David Gaffney presented a lunchtime reading performance of new work written in homage to the 1857 'Art Treasures in Manchester' exhibition, now recreated at Manchester City Art Gallery. My company published David repeatedly in the-phone-book.com, as well as commissioning him for The Burgess Project; his wit and talent shine through and it's always a real treat to see the world through his eyes.
The readings at MCAG ranged from a Victorian Child bought from a website, to Pete Doherty split in half and immersed in formaldehyde having left his remains to "Art". There was no geek in sight here, but David's stories are succinct in length and vast in imagination and his reading style is certainly a considered, rehearsed performance. They're posting all his stories on the gallery website soon, I'll add the link when they do. Oh, and go buy his book.
Urban Myths Retold
The premise: through an open submission process, ten short-short stories were chosen to form the basis for Interactive Arts retelling. The young students had just three weeks to read and respond to the stories, resulting in a one hour live art & installation performance through the often unknown nooks & crannies of the Urbis building.
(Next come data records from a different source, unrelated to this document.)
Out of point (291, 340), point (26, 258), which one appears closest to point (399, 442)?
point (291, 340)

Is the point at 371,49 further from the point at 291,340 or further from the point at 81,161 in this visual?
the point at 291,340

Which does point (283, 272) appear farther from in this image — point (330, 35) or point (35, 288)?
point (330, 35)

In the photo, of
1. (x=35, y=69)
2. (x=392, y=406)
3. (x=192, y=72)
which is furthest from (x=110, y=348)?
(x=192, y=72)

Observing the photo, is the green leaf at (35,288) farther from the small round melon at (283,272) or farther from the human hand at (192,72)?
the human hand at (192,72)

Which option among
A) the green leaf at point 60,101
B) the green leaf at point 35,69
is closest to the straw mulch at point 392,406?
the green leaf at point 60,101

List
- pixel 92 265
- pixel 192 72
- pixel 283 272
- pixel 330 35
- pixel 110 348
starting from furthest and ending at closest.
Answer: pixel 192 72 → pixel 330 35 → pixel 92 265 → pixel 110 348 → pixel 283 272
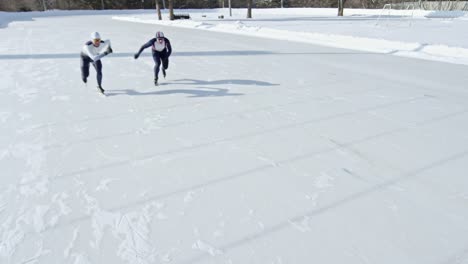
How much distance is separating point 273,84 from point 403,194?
4654mm

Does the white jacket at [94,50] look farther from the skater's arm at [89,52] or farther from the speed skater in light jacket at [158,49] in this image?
the speed skater in light jacket at [158,49]

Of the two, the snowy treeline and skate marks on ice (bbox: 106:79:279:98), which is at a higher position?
the snowy treeline

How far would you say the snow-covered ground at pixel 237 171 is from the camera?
2.47 metres

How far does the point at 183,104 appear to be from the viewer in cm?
602

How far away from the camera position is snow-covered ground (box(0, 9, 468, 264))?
2467 millimetres

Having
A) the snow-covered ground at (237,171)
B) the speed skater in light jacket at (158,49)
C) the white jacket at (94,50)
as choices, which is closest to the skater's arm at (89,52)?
the white jacket at (94,50)

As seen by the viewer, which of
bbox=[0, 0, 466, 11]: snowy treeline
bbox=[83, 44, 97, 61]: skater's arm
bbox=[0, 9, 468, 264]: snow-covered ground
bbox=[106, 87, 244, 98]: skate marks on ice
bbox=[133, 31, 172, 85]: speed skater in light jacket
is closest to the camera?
bbox=[0, 9, 468, 264]: snow-covered ground

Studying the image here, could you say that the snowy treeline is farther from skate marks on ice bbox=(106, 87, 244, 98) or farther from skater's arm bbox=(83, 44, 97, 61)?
skater's arm bbox=(83, 44, 97, 61)

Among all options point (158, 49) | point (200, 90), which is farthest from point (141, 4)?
point (200, 90)

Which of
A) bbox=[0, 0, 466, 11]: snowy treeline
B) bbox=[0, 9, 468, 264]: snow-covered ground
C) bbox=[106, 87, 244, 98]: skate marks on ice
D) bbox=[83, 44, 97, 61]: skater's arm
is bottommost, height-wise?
bbox=[0, 9, 468, 264]: snow-covered ground

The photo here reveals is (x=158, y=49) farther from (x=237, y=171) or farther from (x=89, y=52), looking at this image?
(x=237, y=171)

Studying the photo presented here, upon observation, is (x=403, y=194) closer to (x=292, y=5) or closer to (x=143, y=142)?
(x=143, y=142)

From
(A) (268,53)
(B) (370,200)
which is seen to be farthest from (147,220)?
(A) (268,53)

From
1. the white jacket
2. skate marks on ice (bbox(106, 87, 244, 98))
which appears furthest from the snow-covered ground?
the white jacket
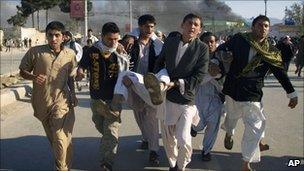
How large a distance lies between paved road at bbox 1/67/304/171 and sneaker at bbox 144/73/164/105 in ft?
3.97

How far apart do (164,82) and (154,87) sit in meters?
0.12

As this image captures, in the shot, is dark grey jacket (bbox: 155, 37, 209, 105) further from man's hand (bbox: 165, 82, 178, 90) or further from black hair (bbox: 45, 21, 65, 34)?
black hair (bbox: 45, 21, 65, 34)

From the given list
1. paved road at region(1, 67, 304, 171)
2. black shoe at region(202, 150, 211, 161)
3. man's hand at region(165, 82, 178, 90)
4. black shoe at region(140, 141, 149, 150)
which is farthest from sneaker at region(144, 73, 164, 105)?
black shoe at region(140, 141, 149, 150)

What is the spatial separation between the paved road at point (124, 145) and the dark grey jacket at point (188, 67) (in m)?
1.07

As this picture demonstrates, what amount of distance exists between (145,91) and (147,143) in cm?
148

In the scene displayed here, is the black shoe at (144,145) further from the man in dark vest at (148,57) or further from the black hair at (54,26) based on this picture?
the black hair at (54,26)

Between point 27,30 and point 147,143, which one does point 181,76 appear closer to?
point 147,143

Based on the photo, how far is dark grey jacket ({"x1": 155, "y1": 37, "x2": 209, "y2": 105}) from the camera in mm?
5117

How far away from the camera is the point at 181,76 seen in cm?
516

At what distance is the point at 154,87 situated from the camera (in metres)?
4.88

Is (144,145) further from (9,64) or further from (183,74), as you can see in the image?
(9,64)

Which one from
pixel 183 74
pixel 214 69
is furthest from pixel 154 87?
pixel 214 69

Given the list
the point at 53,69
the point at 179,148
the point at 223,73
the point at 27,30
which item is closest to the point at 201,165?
the point at 179,148

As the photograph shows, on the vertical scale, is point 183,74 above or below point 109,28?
below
I was impressed by the original stories (being an obvious fan of the short-short narrative format), but the diverse and innovative responses from each artist really blew me away. My favourite was most definitely the response to "The Clubber" by Hetty Malcolm-Smith, a realistic flash-back to heady rave culture days (or rather, nights). The narrative was delivered via a series of flyers handed out sequentially as you walked down the long, postered staircase. It could really have been The Academy, circa 1995.
One minor complaint I have was the use of the word 'interactive' in one piece, the re-telling of "Jenny Greenteeth" by Steve Jackson. I have a real issue with the way the word 'interactive' is used. Purely from my point of view, if you do not affect the work in a way that changes another participant's experience of that piece, it isn't interactive. Call it an installation and I'll be happy (and I loved the home-made lollipops so it certainly wasn't all bad).
Our narrator wore a back-pack throughout, which instantly made me wonder, why? You don't wear a backpack in a performance unless you need to carry something, so at the end I grabbed the young man, applauded his performance, and questioned it's purpose... "backpackcam" was revealed and I'm now looking forwards to seeing further remixes of re-tellings through the MMU.
Congratulations to all for a truly successful experiment. This type of project is exactly the right approach for MLF's "Freeplay" strand, where Literature, Technology and Media collide.I look forwards to more of the same from all concerned.